My favorite coping is Federal Stone, but I’m also partial to logs, kegs, and experimental mixes. Didn’t Delaware Grant and Chad put flints in their coping? I remember scavenging Federal Stone coping for GSL with Terri, Crap, Andy Neal and Jaime. That car was so f-ed up and bottomed out from dragging that coping around.

What is the one thing that hasn’t been built to skate yet that you’d like to build?

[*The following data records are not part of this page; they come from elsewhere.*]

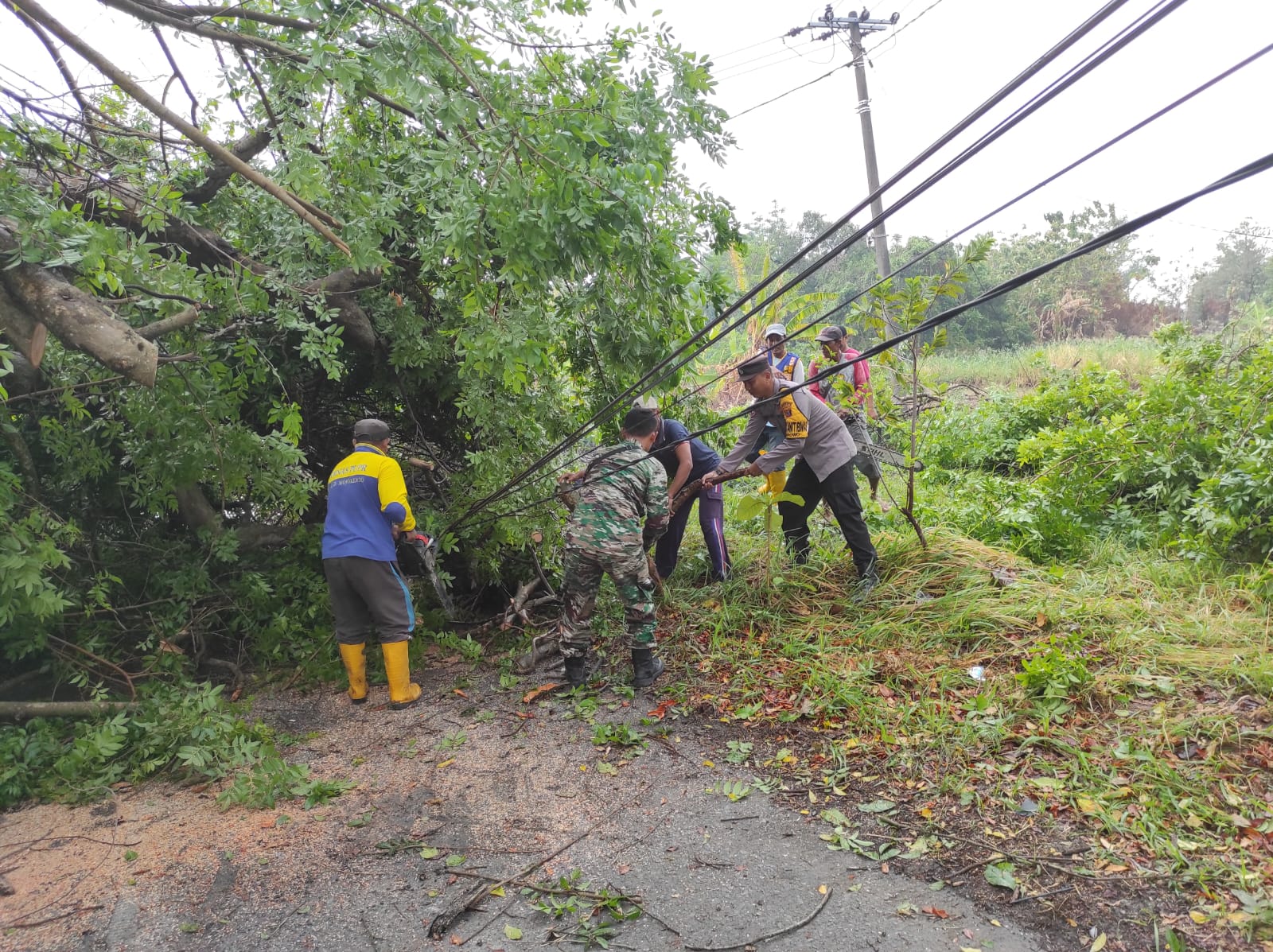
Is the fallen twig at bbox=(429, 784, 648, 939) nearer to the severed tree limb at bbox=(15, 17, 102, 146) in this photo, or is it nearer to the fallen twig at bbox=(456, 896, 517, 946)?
the fallen twig at bbox=(456, 896, 517, 946)

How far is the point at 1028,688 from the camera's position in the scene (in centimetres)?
394

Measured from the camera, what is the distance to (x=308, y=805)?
3.79m

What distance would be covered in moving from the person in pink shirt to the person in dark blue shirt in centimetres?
103

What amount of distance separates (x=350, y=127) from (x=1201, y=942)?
608cm

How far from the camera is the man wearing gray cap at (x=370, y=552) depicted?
4965 millimetres

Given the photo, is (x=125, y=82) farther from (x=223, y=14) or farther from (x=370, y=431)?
(x=370, y=431)

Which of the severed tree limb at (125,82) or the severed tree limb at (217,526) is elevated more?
the severed tree limb at (125,82)

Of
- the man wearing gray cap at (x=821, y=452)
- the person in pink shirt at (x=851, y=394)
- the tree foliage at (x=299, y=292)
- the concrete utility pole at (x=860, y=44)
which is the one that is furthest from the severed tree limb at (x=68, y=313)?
the concrete utility pole at (x=860, y=44)

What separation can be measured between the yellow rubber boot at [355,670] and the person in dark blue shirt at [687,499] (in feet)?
7.04

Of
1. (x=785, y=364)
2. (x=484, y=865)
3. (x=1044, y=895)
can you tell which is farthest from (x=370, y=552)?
(x=1044, y=895)

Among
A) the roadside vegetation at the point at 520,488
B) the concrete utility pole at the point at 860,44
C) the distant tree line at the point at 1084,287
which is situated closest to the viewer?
the roadside vegetation at the point at 520,488

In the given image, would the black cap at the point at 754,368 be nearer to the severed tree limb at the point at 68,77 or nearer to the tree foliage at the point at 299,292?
the tree foliage at the point at 299,292

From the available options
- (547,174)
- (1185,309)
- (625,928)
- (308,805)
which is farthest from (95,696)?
(1185,309)

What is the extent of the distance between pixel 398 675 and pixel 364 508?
106 cm
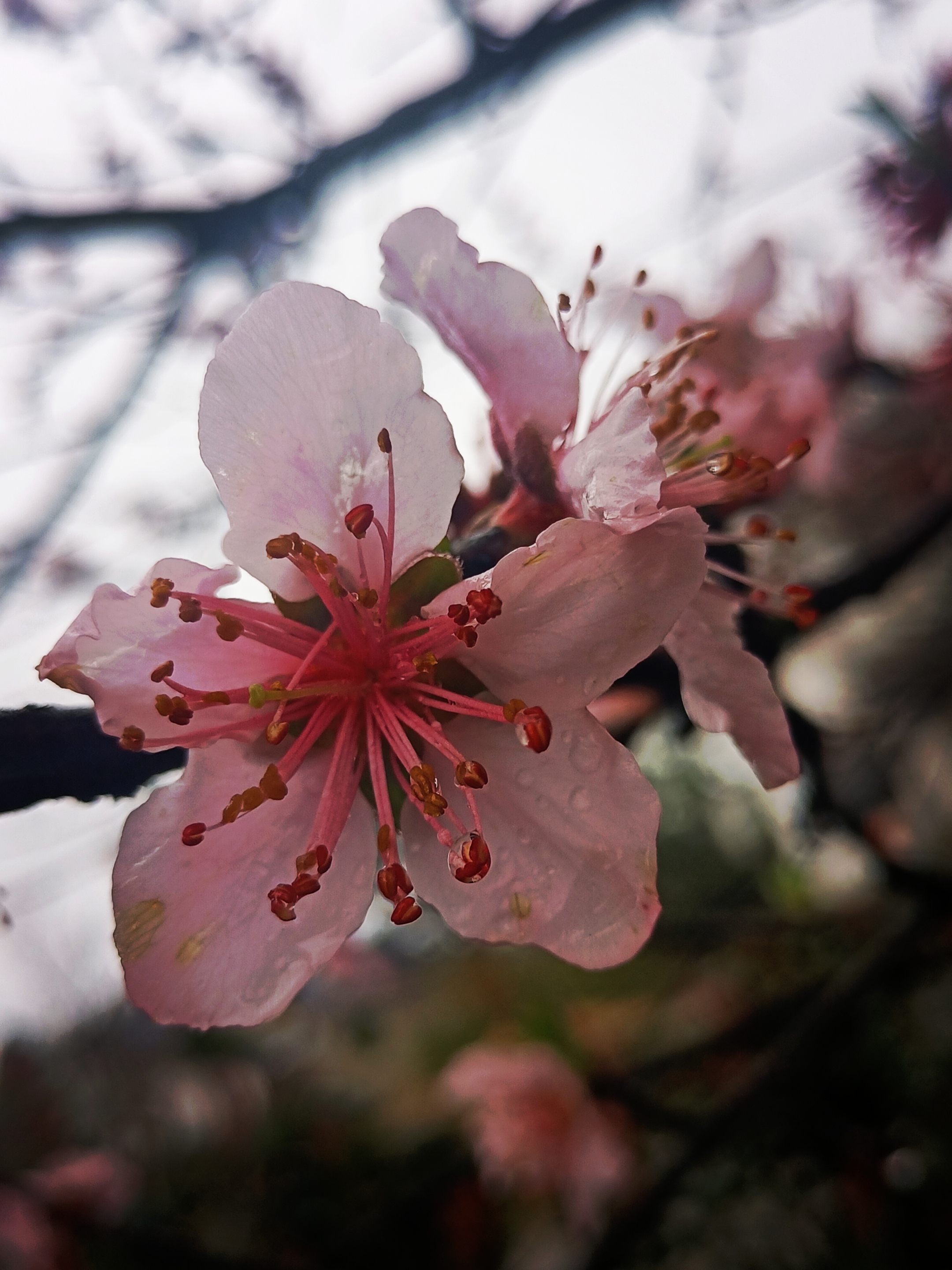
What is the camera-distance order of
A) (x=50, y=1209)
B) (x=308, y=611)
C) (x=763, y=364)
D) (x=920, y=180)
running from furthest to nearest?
1. (x=50, y=1209)
2. (x=920, y=180)
3. (x=763, y=364)
4. (x=308, y=611)

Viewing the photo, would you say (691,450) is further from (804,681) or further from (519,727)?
(804,681)

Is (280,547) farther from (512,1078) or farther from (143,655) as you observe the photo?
(512,1078)

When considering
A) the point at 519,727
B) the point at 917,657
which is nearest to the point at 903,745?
the point at 917,657

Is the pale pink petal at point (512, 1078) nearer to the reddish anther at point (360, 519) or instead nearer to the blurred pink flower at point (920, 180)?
the reddish anther at point (360, 519)

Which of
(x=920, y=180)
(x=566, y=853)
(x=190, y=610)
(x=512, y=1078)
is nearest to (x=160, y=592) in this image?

It’s top secret. Jaime and I would have to kill you if I told you. What I can share is that I’m interested in microbes or enlarging microorganisms to a skateable size, and slicing them long ways as you would a kidney bean to get a kidney pool, but then painting it to be viewed from outer space, so you can skate it or view it as a work of art with satellite imagery. There is no one thing. I’ve got all sorts of ideas. I’m looking to everyone slinging concrete under bridges, building behind strip malls and all the places between just figuring it out. My job is just to encourage them and say, “Why not?”

Who is on your crew? 

Everyone who is willing, and I’m on their crews as much as they are on mine, working shoulder to shoulder generating space. I’ve been working with John Falls, Tom Ashcraft, of WorkingMan Collective, Peter and Alisha of Albus Cavus, John Clinton, and Mike Mascelli on BridgeSpot in DC and am about to build a bowl for an event at the Kennedy Center with Jason Moran, Dave Mutarelli, Devin McGuire, Wes Meadows and whatever community forms. There’s a constant throwing around of ideas and trying to help one another realize our collective vision. I’m envisioning the Kennedy Center bowl as a symbiotic organism attached to the exterior facade and is part of a creative exchange with Jazz musician Jason Moran. He developed a similar version at SF Jazz in 2013. It seems an exercise exploring the creative parallels of Jazz and skateboarding. Cynthia Connolly wants to bring people over to square dance and play bluegrass. Why not?

Anyone you want to thank?

ECRW, Workingman Collective, Albus Cavus, FCDC crew, Artisan, all the folks that ever came through Jaime’s, and FCDC, and the ones that let us crash at your spaces. The underground is alive, well and birthing new forms.

What is your Duty Now for the Future?

I’m looking at the up and comers struggling and building away making a mess. My duty is to encourage them and say, “Why not? Let’s see what happens.” Have I said “Why Not?” enough? I blame Devin McGuire. Whenever I said, “What if we…?” He would say, “Why not?”